The bill comes as young people continue to face a high incidence of sexual harassment online. According to one 2014 study, almost 30 percent of young people between 11 and 19 said they had experienced some type of harassment through social media within the previous six months. Most of them never reported the harassment.

From personal experience, I know how important it is to report this kind of behavior and ask for help.

During the summer of my freshman year, I experienced sexual harassment online. I became friends online with someone I thought was a teenage girl about the same age as me. Then this person started randomly asking me to send personal things, and when I refused, they got mad and started threatening me. I tried to ignore it and it just got worse, with texts from the website automatically getting sent to my phone. I was shocked that someone who I had thought was a sweet person turned out to be a monster.

I was scared to tell an adult for fear of getting in trouble. When I reported the incident to the website authorities several times, nothing seemed to change, until I told an adult at my school. From there it went to the police department. The NYPD found and caught the mysterious man who had been pretending to be a young girl online. He had harassed other teens and young women.
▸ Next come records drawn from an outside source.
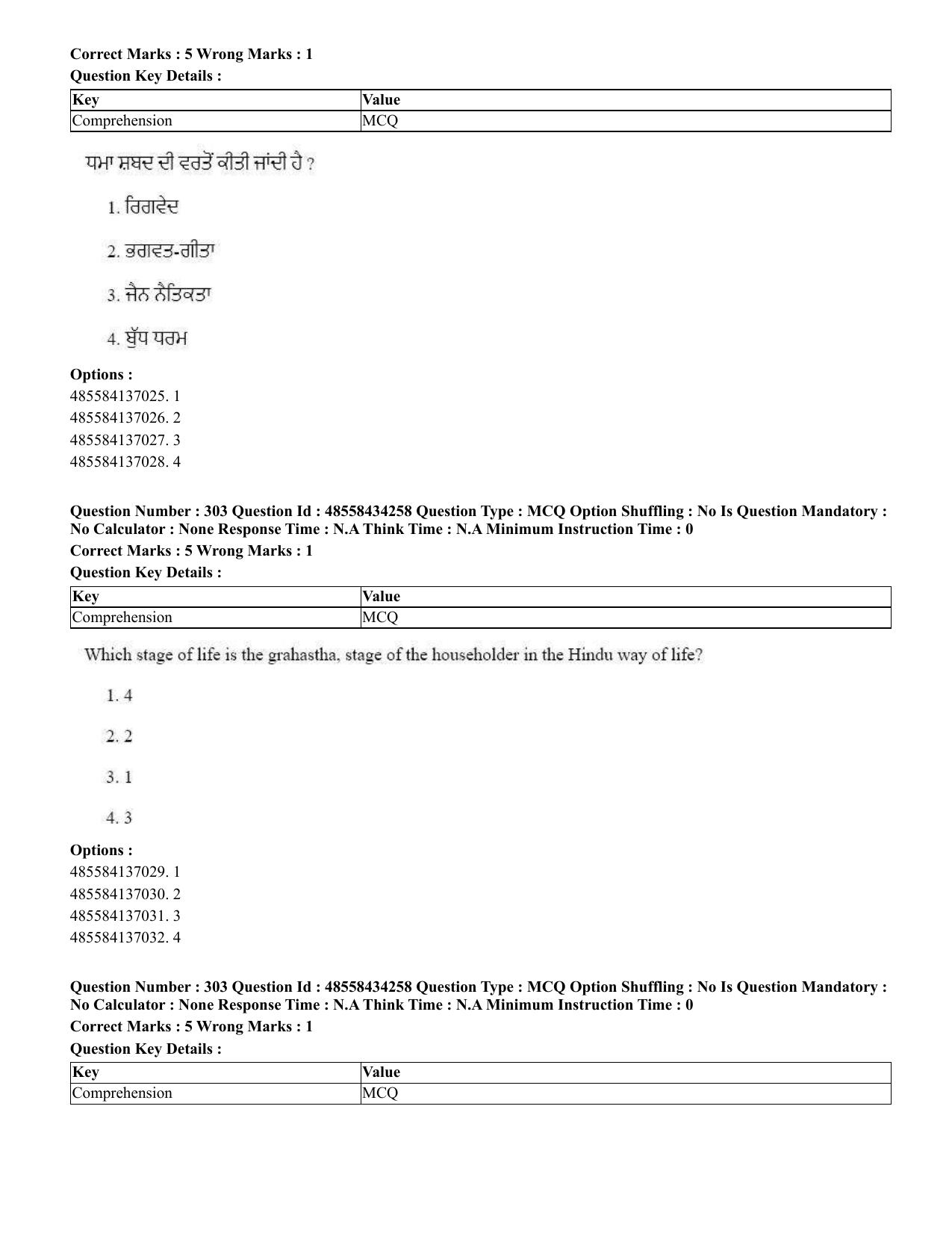 Correct Marks : 5 Wrong Marks : 1
Question Key Details :

| Key | Value |
|---|---|
| Comprehension | MCQ |

ਧਮਾ ਸ਼ਬਦ ਦੀ ਵਰਤੋਂ ਕੀਤੀ ਜਾਂਦੀ ਹੈ ?

1. ਰਿਗਵੇਦ

2. ਭਗਵਤ-ਗੀਤਾ

3. ਜੈਨ ਨੈਤਿਕਤਾ

4. ਬੁੱਧ ਧਰਮ

Options :
485584137025. 1
485584137026. 2
485584137027. 3
485584137028. 4

Question Number : 303 Question Id : 48558434258 Question Type : MCQ Option Shuffling : No Is Question Mandatory : No Calculator : None Response Time : N.A Think Time : N.A Minimum Instruction Time : 0
Correct Marks : 5 Wrong Marks : 1
Question Key Details :

| Key | Value |
|---|---|
| Comprehension | MCQ |

Which stage of life is the grahastha, stage of the householder in the Hindu way of life?

1. 4

2. 2

3. 1

4. 3

Options :
485584137029. 1
485584137030. 2
485584137031. 3
485584137032. 4

Question Number : 303 Question Id : 48558434258 Question Type : MCQ Option Shuffling : No Is Question Mandatory : No Calculator : None Response Time : N.A Think Time : N.A Minimum Instruction Time : 0
Correct Marks : 5 Wrong Marks : 1
Question Key Details :

| Key | Value |
|---|---|
| Comprehension | MCQ |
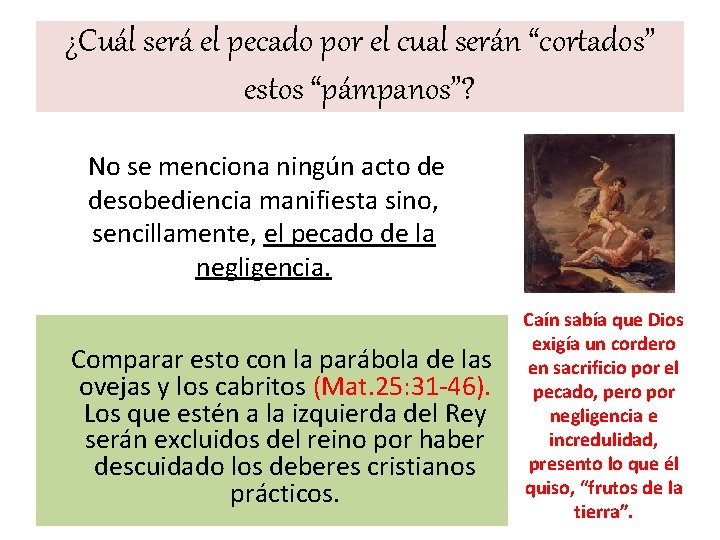 ¿Cuál será el pecado por el cual serán "cortados" estos "pámpanos"?

No se menciona ningún acto de desobediencia manifiesta sino, sencillamente, el pecado de la negligencia.

Comparar esto con la parábola de las ovejas y los cabritos (Mat.25:31-46). Los que estén a la izquierda del Rey serán excluidos del reino por haber descuidado los deberes cristianos prácticos.

Caín sabía que Dios exigía un cordero en sacrificio por el pecado, pero por negligencia e incredulidad, presento lo que él quiso, "frutos de la tierra".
Sexual harassment can leave a mark of fear on a teen. Young people are afraid that telling someone could make the situation worse. Some teens don’t think it makes a difference to report harassment to online authorities because the people in charge of apps often can’t make changes other than to take the app down, which happens very rarely.

I believe sexual harassment can happen on any website, or any kind of social media. It can happen on Facebook, Snapchat, Instagram, Tumblr, etc.

For me, the best thing was go to my school police officer and tell them that this person had threatened me and asked for something nobody should ask a young teenager for. From there, the police department took care of it, and helped me catch the guy behind the screen.

If anyone experiences sexual harassment online, my advice is to block the user and report it to the website authorities, and if nothing changes go to an adult to get some help. As teenagers we believe we are independent and can handle it on our own, but sometimes we can’t contain something like this and we need the help of adults.